Sur la régularité du jugement attaqué :
2. Le jugement attaqué expose avec suffisamment de précision les motifs par lesquels il annule le titre exécutoire litigieux. Par suite, le moyen tiré de l'insuffisance de motivation doit être écarté.
Sur le bien-fondé du jugement attaqué :
En ce qui concerne la légalité du titre exécutoire du 16 avril 2018 :
3. Aux termes de l'article L. 6154-1 du code de la santé publique, dans sa rédaction alors en vigueur : " Dès lors que l'exercice des missions de service public définies à l'article L. 6112-1 dans les conditions prévues à l'article L. 6112-3 n'y fait pas obstacle, les praticiens statutaires exerçant à temps plein dans les établissements publics de santé sont autorisés à exercer une activité libérale dans les conditions définies au présent chapitre. " L'article L. 6154-3 du même code dispose que : " Le praticien exerçant une activité libérale choisit de percevoir ses honoraires directement ou, par dérogation aux dispositions de l'article L. 162-2 du code de la sécurité sociale, par l'intermédiaire de l'administration de l'hôpital. / (...) /L'activité libérale donne lieu au versement à l'établissement par le praticien d'une redevance dans des conditions déterminées par décret. (...). Enfin, aux termes de l'article D. 6154-10-3 de ce code : " Le taux de la redevance mentionnée à l'article L. 6154-3 est ainsi fixé : 1° Consultations : 16 % pour les centres hospitaliers universitaires, 15 % pour les centres hospitaliers ; 2° Actes autres que les actes d'imagerie, de radiothérapie, de médecine nucléaire, de biologie : 25 % pour les centres hospitaliers universitaires, 16 % pour les centres hospitaliers ; 3° Actes d'imagerie, de radiothérapie, de médecine nucléaire, de biologie : 60 % pour les centres hospitaliers universitaires et pour les centres hospitaliers. (...) ".
4. Il résulte de l'instruction, et notamment du courrier du 16 avril 2018 adressé par le directeur du centre hospitalier d'Ajaccio à M. C..., praticien exerçant à temps partiel, que le montant de la créance litigieuse a été déterminé par référence aux dispositions précitées de l'article D. 6154-10-3 du code de la santé publique, qui ne sont applicables qu'aux praticiens hospitaliers exerçant à temps plein. Dès lors, ainsi que l'a jugé à bon droit le tribunal, le titre exécutoire litigieux est entaché d'erreur de droit.

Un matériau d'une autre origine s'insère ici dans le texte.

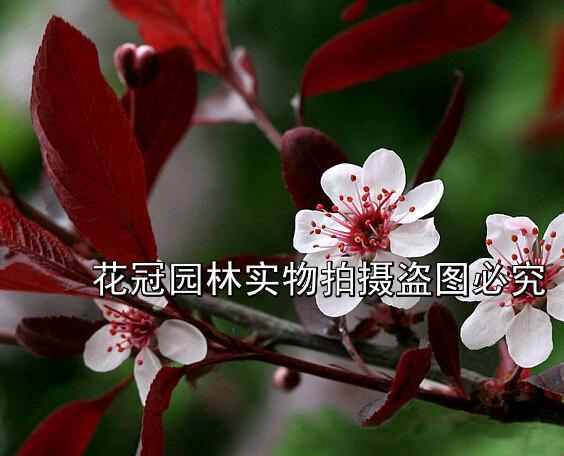 紫叶李|红叶李价格|4公分红叶李价格|紫叶李价格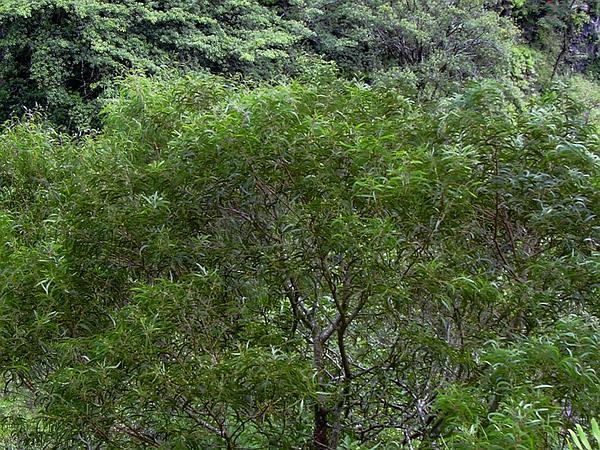 Koa (Acacia Koa) http://www.sagebud.com/koa-acacia-koa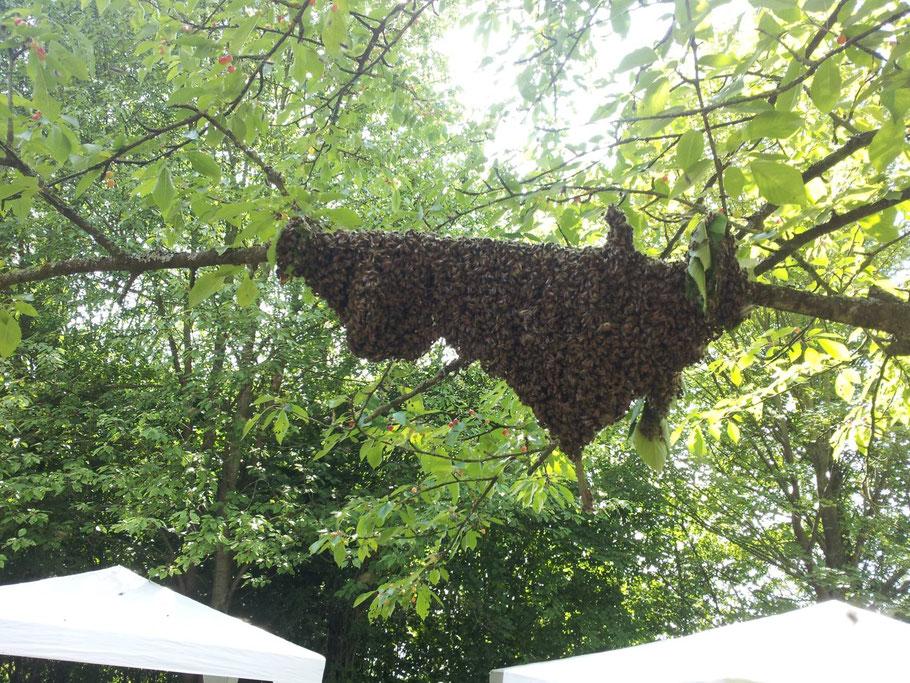 Bienenschwarm.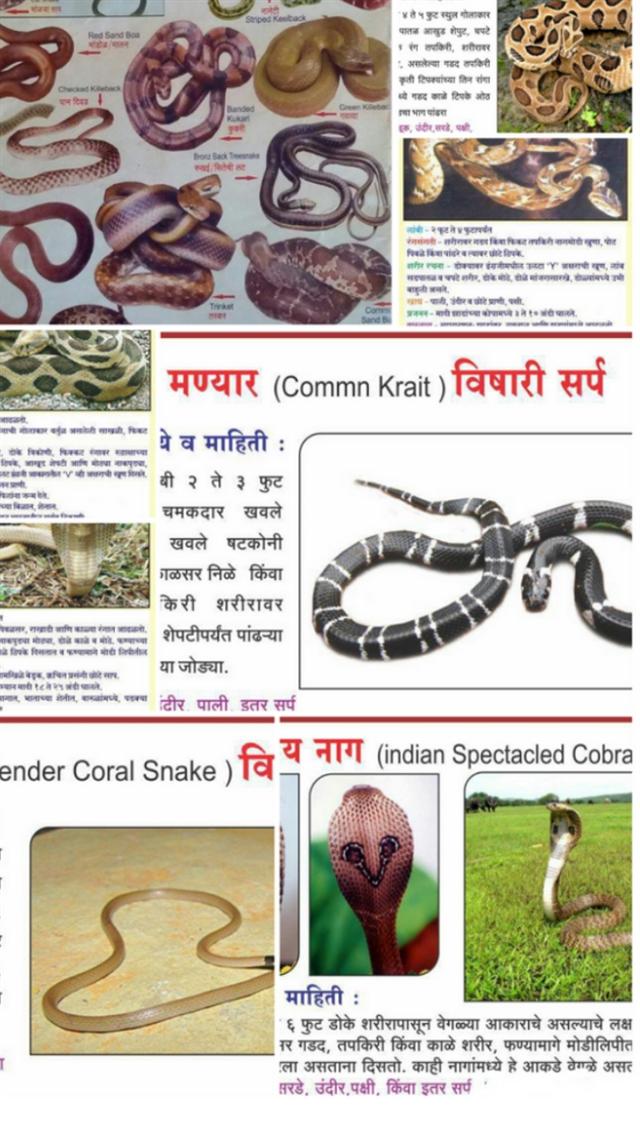 Sarpamitra nagpur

5. Toutefois, lorsqu'il constate que le titre de recettes dont l'annulation lui est demandée aurait pu être émis sur le fondement d'un texte pour lequel l'autorité administrative dispose du même pouvoir d'appréciation que celui sur lequel repose l'émission de ce titre, le juge de plein contentieux peut, le cas échéant d'office, substituer ce fondement à celui qui a servi de base légale à l'émission du titre litigieux, sous réserve que l'intéressé ait disposé des garanties dont est assortie l'application du texte sur le fondement duquel le montant de la créance litigieuse aurait dû être établi.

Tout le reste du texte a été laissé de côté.